And then the article suggests that Germany, who has been putting out good stuff, paying attention to their local business, and, in general doing what the U.S. should have been doing, should start consuming more and selling less so WE can recover from our our greed and excesses? That's pretty funny. The only winner in all this is China, with a growing number of consumers coming on line, lax environmental controls, and cheap, cheap labor.

I do understand the points in the article, but until we start manufacturing from here, actually creating wealth, break up some of the monopolies and switch our policies from being less friendly to finance and more friendly to Main Street, and start educating a lot of people at very low cost we are going to continue this long slide to the bottom - the only excitement will be the sudden drops we get from disasters and energy shortages, with stupid little bubbles in between. This could change with an unforseen technological development that brings us cheaper power, better food, etc, that we could turn into wealth, but there are no indications of that anywhere on the horizon. 20 years of double digit unemployment and decreasing lifestyles ahead...

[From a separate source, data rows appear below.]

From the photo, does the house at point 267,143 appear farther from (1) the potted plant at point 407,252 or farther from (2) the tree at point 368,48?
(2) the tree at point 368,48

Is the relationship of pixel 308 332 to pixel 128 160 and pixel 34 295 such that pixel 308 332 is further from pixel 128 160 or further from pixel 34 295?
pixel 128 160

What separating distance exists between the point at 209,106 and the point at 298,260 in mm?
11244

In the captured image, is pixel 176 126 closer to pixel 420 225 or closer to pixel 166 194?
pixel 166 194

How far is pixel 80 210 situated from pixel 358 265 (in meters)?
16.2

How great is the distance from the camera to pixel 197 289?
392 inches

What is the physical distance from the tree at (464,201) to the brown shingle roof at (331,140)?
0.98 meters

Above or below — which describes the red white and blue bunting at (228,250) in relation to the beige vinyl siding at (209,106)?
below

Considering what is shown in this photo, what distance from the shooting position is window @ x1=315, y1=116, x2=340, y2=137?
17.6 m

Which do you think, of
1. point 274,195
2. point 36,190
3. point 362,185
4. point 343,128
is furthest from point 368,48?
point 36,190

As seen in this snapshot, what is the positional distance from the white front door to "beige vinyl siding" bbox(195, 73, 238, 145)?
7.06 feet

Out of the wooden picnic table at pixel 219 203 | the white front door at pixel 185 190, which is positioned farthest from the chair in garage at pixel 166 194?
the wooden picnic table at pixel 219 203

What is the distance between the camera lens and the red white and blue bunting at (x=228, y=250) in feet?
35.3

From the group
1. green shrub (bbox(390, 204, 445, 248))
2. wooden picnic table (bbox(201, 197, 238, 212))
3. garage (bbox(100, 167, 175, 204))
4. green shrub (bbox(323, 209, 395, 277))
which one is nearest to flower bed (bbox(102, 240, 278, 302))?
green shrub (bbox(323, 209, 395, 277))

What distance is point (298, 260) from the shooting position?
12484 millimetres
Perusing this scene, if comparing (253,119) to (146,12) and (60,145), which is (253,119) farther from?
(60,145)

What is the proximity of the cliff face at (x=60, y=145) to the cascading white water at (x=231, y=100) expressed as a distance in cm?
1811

I would really like to think that if Obama got off his ass and pushed for business (manufacturing) incubators, low-cost public business and engineering education, etc that we could turn this around, but I don't think he is the guy, and may well be too dang friendly with the finance folks. Which doesn't bode well for the next few elections, 'cause we get people in who think the government can stop spending and lower taxes to stimulate this big piece of crap we have called an economy and that will just turn it all off. That could lead us to religious or teabagger folks actually taking it away from the Rpubs, and then war in the streets...unless we run out of oil (or some other really big life-altering calamity) b4 then, and it all gets accelerated.